The Palila and the mamane tree are two of Hawai'i's many species found nowhere else. The tree is essential to the bird: The Palila's hooked bill is just right for opening the tough, fibrous seedpods of mamane, the bird's primary food.

This bird's survival and reproductive success depend on the reproductive success of the tree. In drought years when the mamane seed crop is low, most Palila do not attempt to breed.

Big Island, Tiny Habitat

One of Hawai'i's unique honeycreepers, Palila are found in dry, open mamane forests. They were once found on Oahu, Kaua'i, and the Big Island, but today, cling to life in a tiny patch of habitat on the Big Island: an area of about 25 square miles on the upper slopes of Mauna Kea Volcano. This remaining habitat of the Palila represents less than five percent of the species' historic range.

Island Invaders

Introduced species—plants and animals imported from other parts of the world—are the six-inch bird's main problem. Escaped domestic sheep and mouflon sheep, brought as sport for hunters in the 1960s, have proliferated and destroy mamane saplings and trees. These non-native animals are a major factor in the Palila's decline.
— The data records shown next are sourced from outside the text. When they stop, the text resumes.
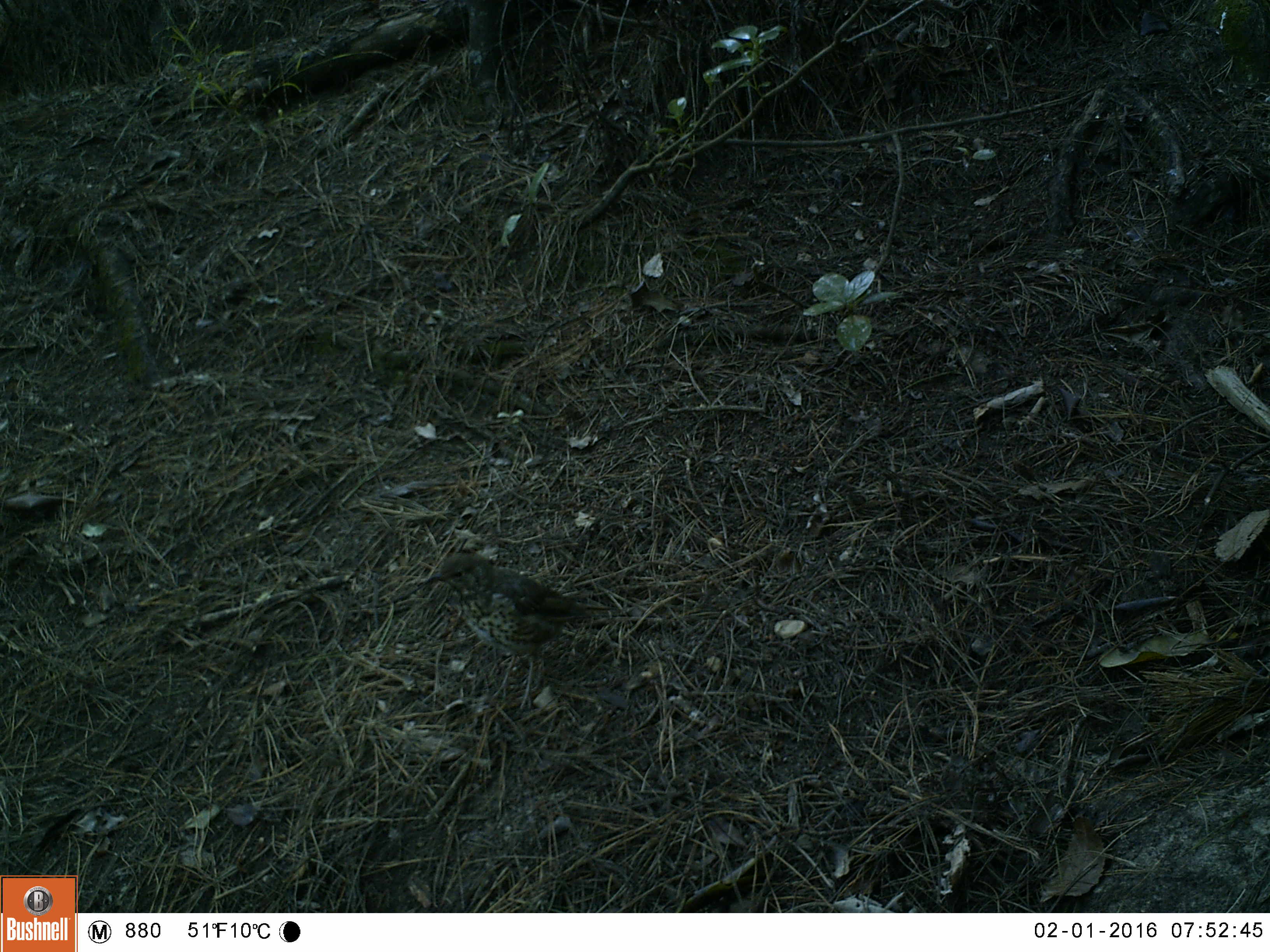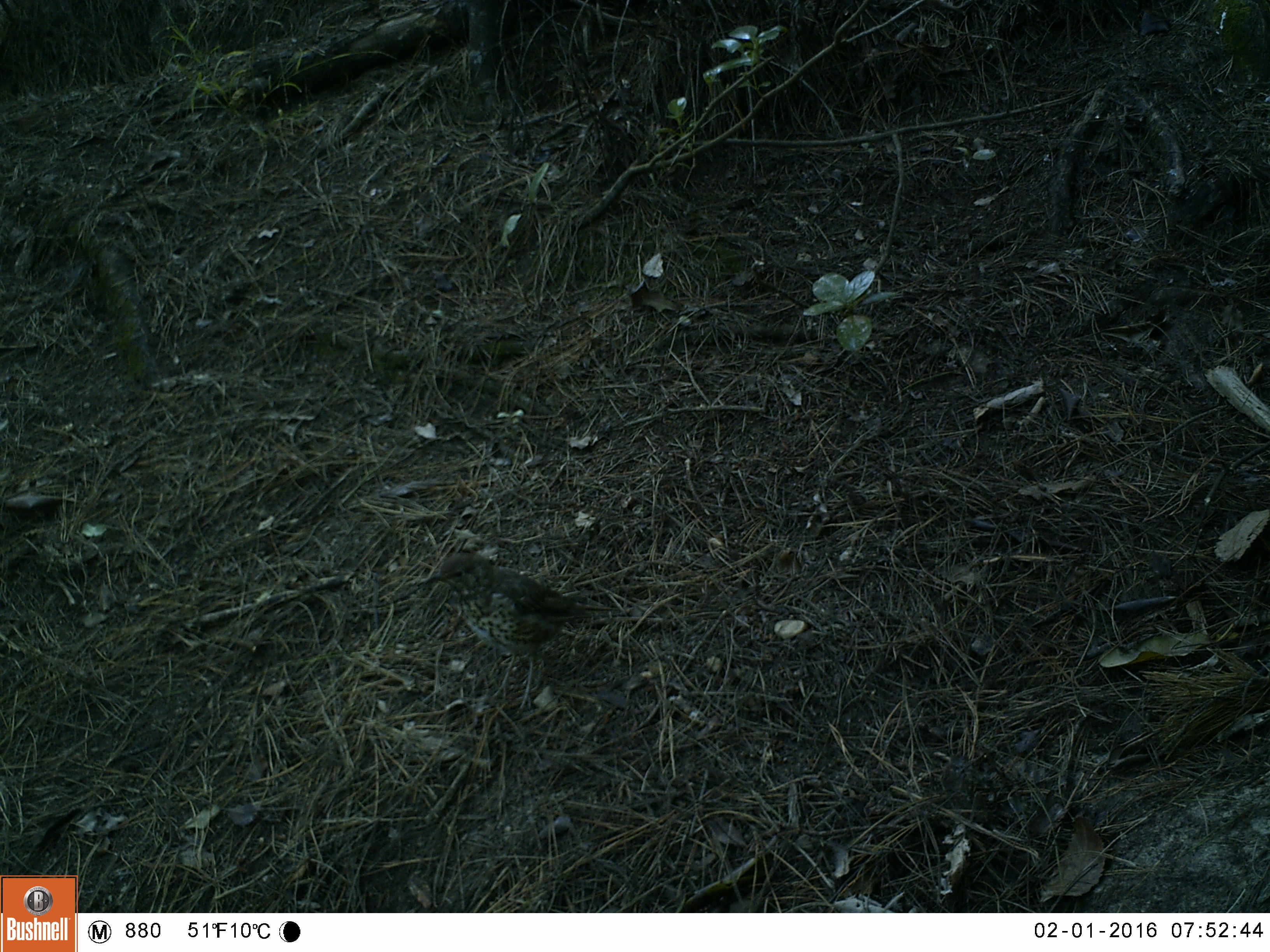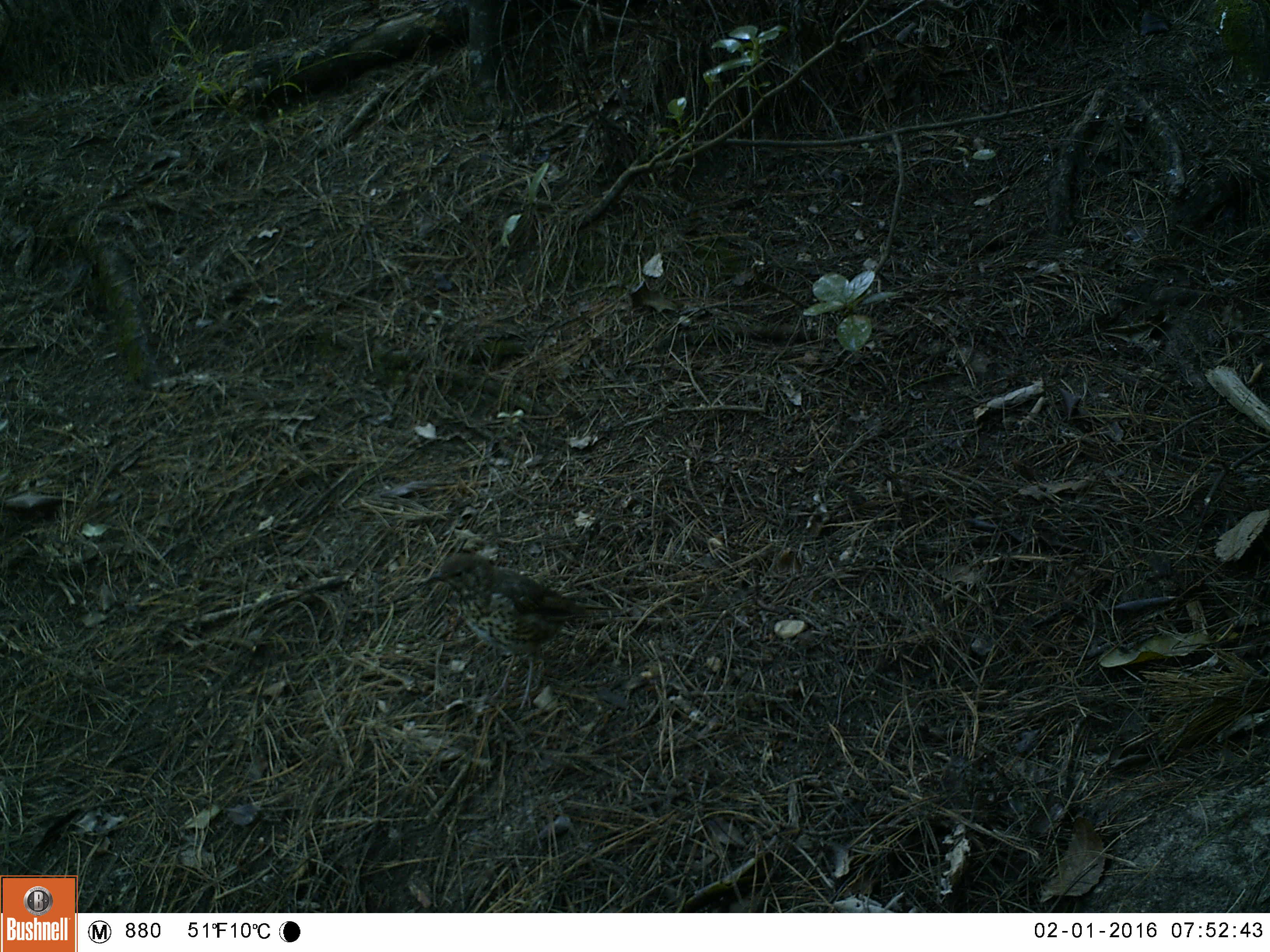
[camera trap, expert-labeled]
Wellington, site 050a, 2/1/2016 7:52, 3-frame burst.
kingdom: Animalia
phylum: Chordata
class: Aves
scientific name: Aves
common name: bird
Bird (Aves).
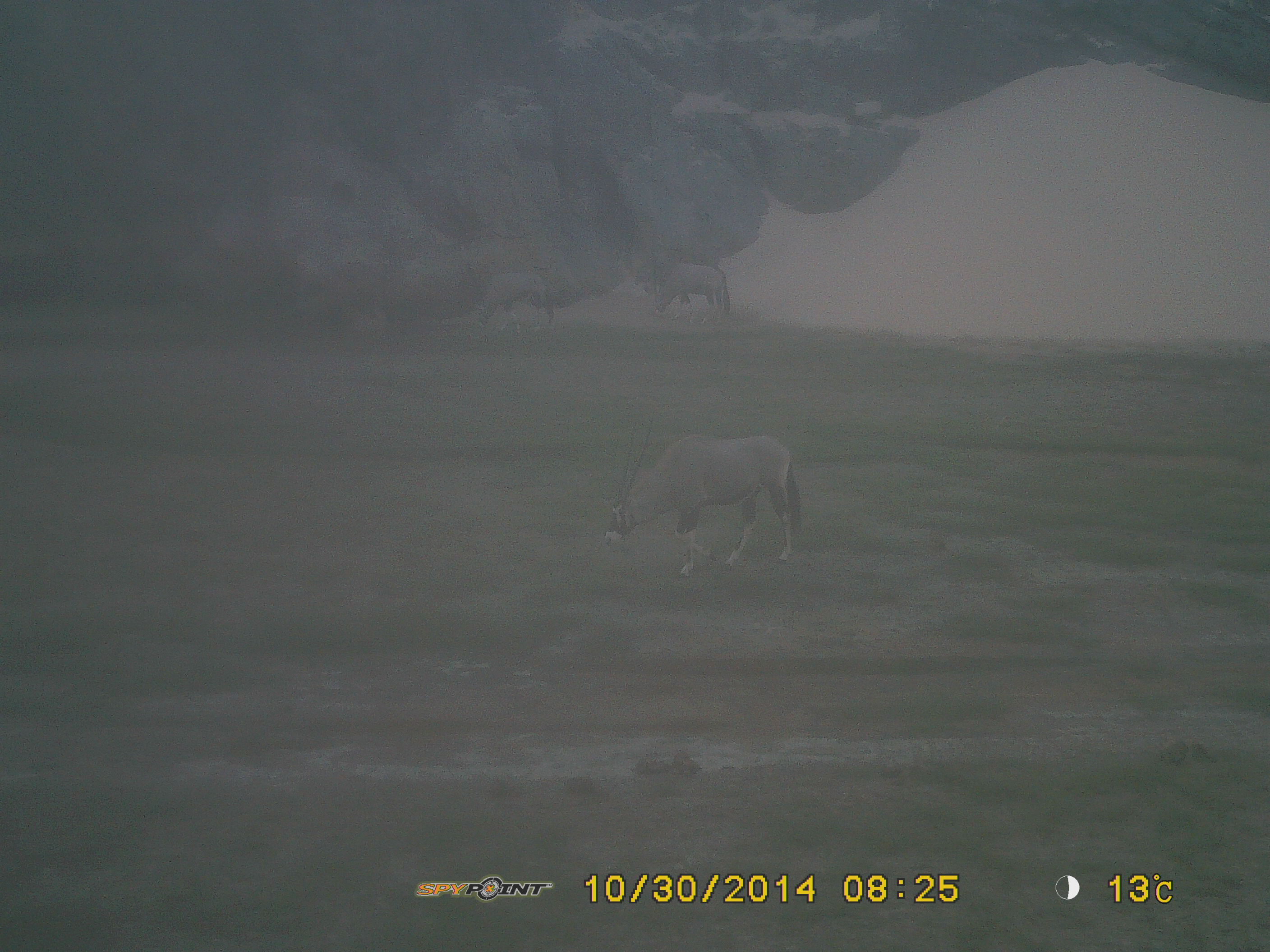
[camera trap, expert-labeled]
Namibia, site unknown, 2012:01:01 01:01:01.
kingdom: Animalia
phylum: Chordata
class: Mammalia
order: Artiodactyla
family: Bovidae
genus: Oryx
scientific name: Oryx gazella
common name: gemsbok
Oryx gazella (gemsbok).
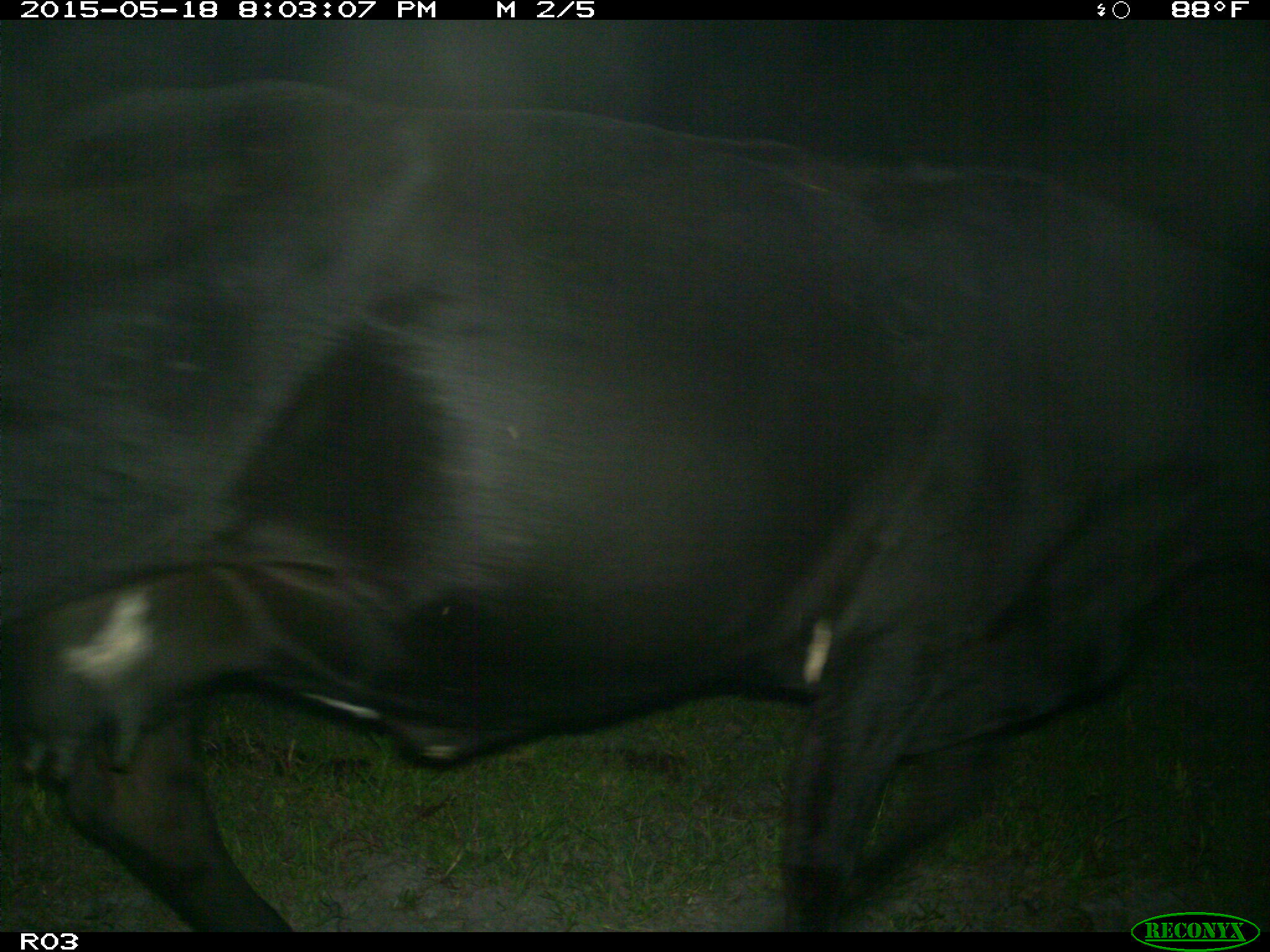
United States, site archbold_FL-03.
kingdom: Animalia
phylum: Chordata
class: Mammalia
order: Artiodactyla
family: Bovidae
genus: Bos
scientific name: Bos taurus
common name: domestic cow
Bos taurus (domestic cow).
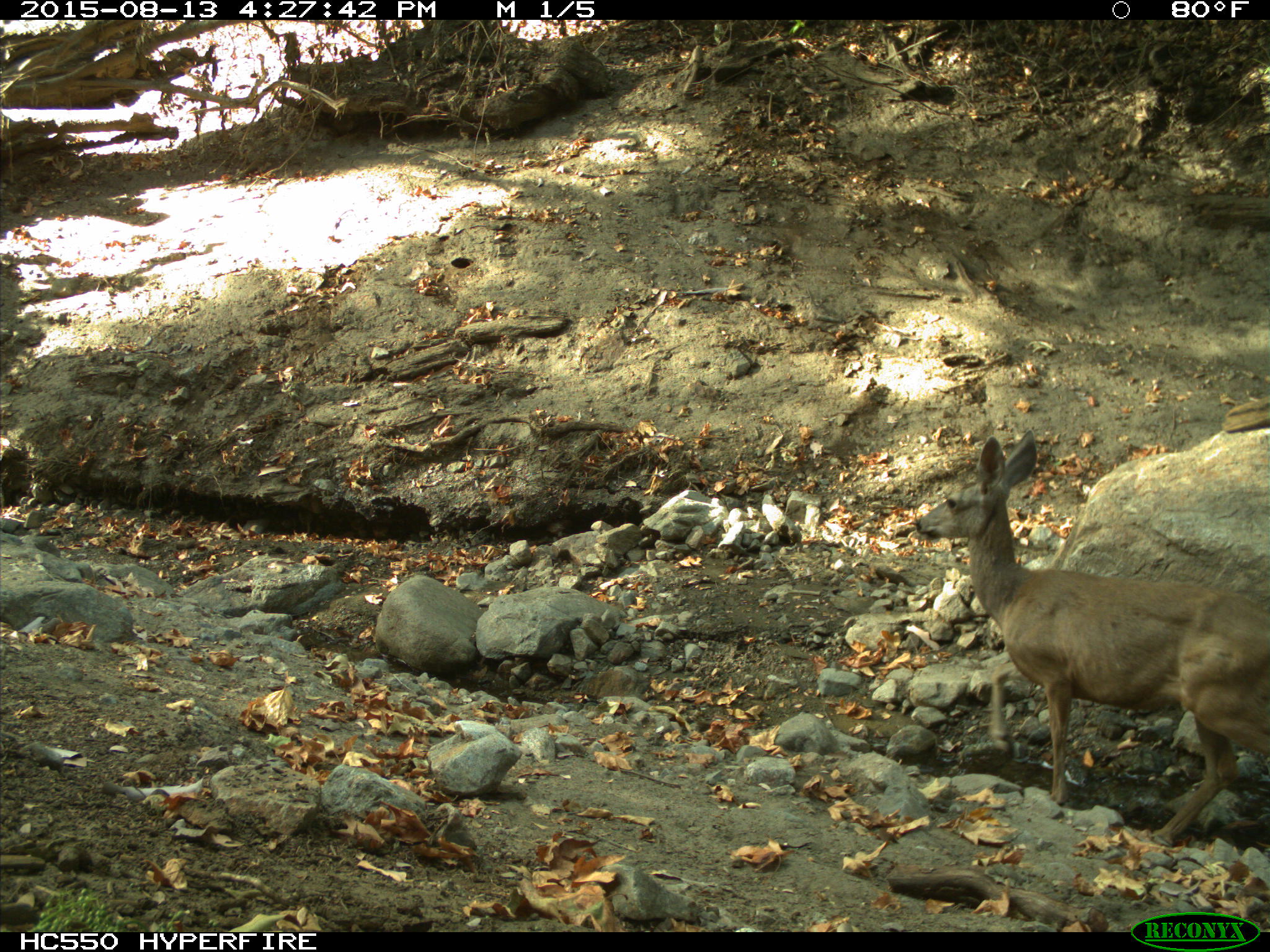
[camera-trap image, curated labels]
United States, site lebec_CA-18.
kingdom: Animalia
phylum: Chordata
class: Mammalia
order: Artiodactyla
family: Cervidae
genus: Odocoileus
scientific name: Odocoileus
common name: deer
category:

Non-native cats and mongooses, which eat eggs and nestlings, are another problem for the Palila. Palila are highly susceptible to non-native mosquito-borne diseases, and climate change is expected to increase transmission within their remaining habitat.

Plans for the Palila

The Palila was one of the first species federally listed as Endangered in 1967. There are still only about 2,000 Palila in existence, so the species was included on the 2014 Watch List.

Bringing back populations of the Palila is one of our Hawai'i Program's top priorities. We are working with partners to increase the Palila population by restoring native forest, maintaining the new fence around most of the federally designated Palila Critical Habitat to keep out sheep and goats, as well as engaging in predator control in the core area where most Palila breed.

We're also working with the Hawai'i Division of Forestry and Wildlife and the U.S. Geological Survey to provide annual population monitoring data on the species.